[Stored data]
^^^^^^^^^^^^^^^^

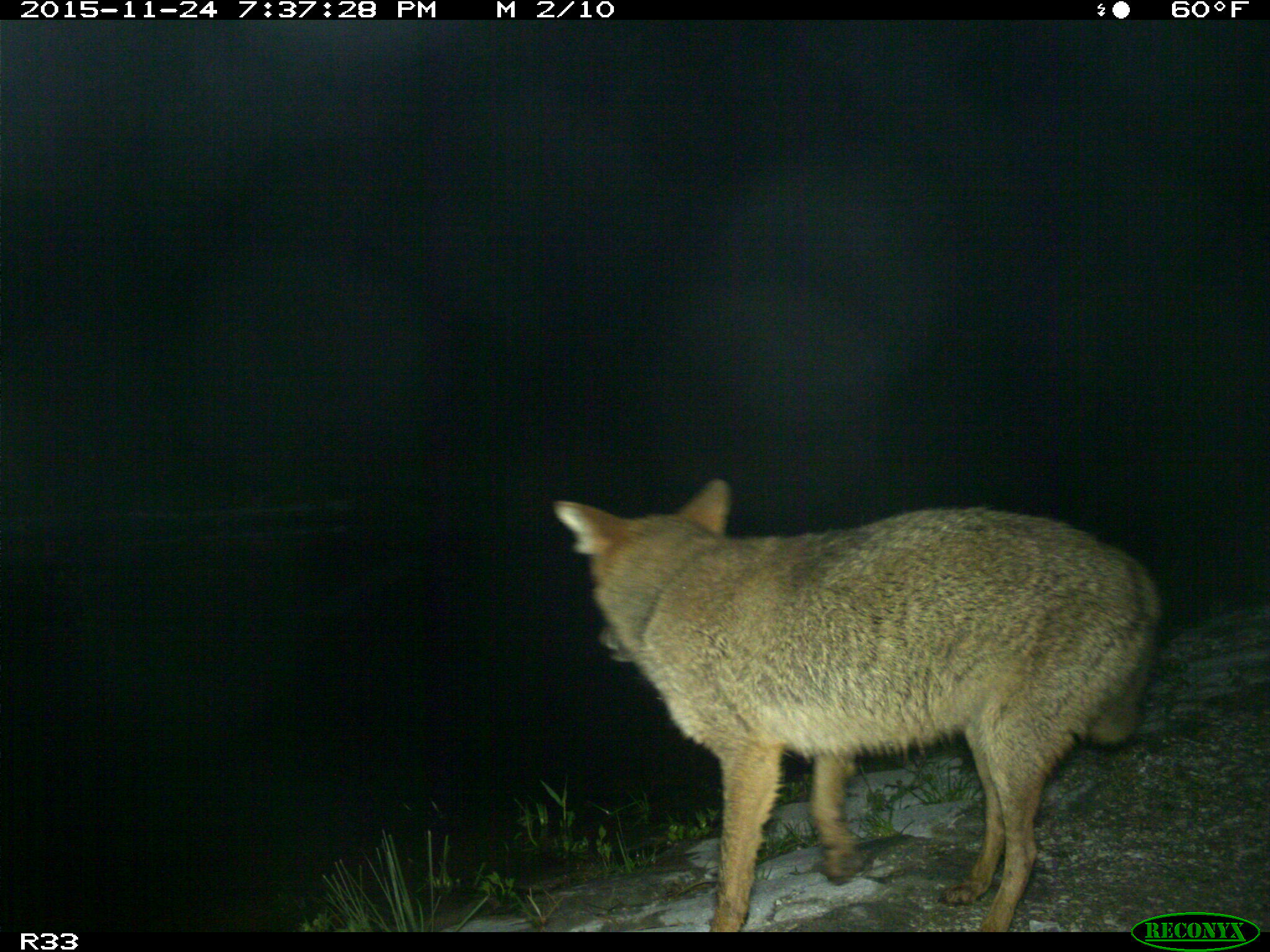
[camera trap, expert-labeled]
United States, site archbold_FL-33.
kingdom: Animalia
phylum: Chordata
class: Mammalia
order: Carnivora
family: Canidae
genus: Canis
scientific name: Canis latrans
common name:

^^^^^^^^^^^^^^^^

WORK TASK
Repeat the entries above exactly and skip the images.

OUTPUT FOR THIS TASK
[camera trap, expert-labeled]
United States, site archbold_FL-33.
kingdom: Animalia
phylum: Chordata
class: Mammalia
order: Carnivora
family: Canidae
genus: Canis
scientific name: Canis latrans
common name:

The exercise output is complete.